### [Task instructions]
Could you copy, word for word, only the lines from the one containing "Is [523,211] closer" through the last line of the records below, both included?

▼

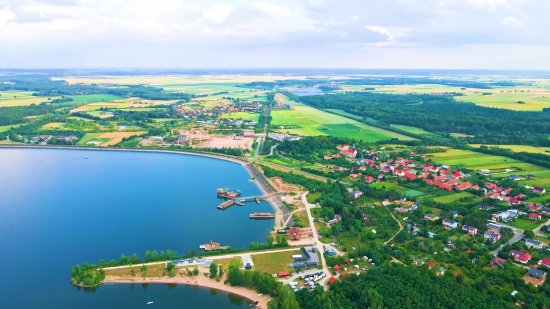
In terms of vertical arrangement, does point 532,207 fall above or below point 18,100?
below

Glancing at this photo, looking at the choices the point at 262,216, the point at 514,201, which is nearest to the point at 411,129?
the point at 514,201

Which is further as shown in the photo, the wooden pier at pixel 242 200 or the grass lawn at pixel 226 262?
the wooden pier at pixel 242 200

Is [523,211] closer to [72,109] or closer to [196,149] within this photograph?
[196,149]

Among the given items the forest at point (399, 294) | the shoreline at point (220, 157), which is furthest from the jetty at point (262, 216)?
the forest at point (399, 294)

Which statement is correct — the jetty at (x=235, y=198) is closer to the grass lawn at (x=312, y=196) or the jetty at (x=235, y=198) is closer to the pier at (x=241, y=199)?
the pier at (x=241, y=199)

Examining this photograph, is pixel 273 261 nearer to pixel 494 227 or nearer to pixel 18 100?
pixel 494 227

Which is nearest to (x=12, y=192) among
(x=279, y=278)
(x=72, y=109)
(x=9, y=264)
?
(x=9, y=264)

▲

### [Result of this task]
Is [523,211] closer to [72,109] or closer to [196,149] within this photograph?
[196,149]

Among the given items the forest at point (399, 294) | the shoreline at point (220, 157), which is furthest from the jetty at point (262, 216)?
the forest at point (399, 294)

Which statement is correct — the jetty at (x=235, y=198) is closer to the grass lawn at (x=312, y=196) or the jetty at (x=235, y=198) is closer to the pier at (x=241, y=199)?
the pier at (x=241, y=199)

Examining this photograph, is pixel 273 261 nearer to pixel 494 227 or nearer to pixel 18 100?
pixel 494 227

Which is nearest to (x=12, y=192) among
(x=279, y=278)
(x=72, y=109)
(x=9, y=264)
?
(x=9, y=264)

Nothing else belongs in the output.